(Dataset content begins)

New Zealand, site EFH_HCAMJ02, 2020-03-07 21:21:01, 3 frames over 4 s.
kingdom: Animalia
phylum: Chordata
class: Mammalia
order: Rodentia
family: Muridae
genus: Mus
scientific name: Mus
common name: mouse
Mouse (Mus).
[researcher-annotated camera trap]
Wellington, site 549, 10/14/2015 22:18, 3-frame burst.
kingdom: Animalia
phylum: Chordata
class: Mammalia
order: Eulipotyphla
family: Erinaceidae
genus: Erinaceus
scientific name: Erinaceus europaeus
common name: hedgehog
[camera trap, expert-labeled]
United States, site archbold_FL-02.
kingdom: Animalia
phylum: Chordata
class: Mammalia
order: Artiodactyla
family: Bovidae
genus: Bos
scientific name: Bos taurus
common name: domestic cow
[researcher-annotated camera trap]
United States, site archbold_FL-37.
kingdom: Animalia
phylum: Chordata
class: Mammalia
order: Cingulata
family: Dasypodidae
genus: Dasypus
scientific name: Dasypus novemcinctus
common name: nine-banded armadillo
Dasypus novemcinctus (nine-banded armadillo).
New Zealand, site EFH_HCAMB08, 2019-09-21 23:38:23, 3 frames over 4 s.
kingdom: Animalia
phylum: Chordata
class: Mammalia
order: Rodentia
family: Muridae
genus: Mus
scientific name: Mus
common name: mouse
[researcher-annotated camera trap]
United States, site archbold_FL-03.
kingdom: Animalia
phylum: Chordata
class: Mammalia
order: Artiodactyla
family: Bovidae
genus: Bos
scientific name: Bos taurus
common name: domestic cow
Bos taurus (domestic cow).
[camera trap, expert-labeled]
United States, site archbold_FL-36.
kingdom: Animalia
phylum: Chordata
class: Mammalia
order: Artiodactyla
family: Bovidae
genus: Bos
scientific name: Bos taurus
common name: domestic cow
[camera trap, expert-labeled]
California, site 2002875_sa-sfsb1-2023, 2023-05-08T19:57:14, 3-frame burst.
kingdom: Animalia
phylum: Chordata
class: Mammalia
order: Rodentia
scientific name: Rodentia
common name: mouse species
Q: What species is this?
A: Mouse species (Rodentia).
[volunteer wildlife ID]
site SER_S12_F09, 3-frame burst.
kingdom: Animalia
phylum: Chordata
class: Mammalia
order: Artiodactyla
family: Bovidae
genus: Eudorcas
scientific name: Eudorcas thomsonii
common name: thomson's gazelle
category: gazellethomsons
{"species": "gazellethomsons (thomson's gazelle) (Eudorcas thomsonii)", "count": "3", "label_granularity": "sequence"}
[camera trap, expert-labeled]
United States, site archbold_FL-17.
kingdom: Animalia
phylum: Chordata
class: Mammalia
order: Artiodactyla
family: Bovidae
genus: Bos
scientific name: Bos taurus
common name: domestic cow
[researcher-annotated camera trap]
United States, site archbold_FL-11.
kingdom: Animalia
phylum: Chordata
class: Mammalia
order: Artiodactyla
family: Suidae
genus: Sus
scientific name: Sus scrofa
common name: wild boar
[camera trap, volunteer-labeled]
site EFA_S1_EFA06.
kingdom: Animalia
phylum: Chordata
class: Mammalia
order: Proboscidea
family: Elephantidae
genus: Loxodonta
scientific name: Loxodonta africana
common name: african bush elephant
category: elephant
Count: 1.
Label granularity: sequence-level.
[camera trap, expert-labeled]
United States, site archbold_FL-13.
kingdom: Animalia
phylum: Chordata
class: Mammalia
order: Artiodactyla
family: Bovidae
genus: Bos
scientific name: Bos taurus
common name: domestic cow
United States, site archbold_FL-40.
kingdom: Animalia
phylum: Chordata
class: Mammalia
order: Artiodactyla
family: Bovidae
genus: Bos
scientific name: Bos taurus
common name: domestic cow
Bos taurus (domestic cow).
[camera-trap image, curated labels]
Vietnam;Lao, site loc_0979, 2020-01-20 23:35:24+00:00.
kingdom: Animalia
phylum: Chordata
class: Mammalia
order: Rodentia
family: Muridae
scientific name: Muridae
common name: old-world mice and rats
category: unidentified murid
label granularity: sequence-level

(Dataset content ends)

**What is expected**
When a line above contains the string "United", copy that line.

**Solution below**
United States, site archbold_FL-02.
United States, site archbold_FL-37.
United States, site archbold_FL-03.
United States, site archbold_FL-36.
United States, site archbold_FL-17.
United States, site archbold_FL-11.
United States, site archbold_FL-13.
United States, site archbold_FL-40.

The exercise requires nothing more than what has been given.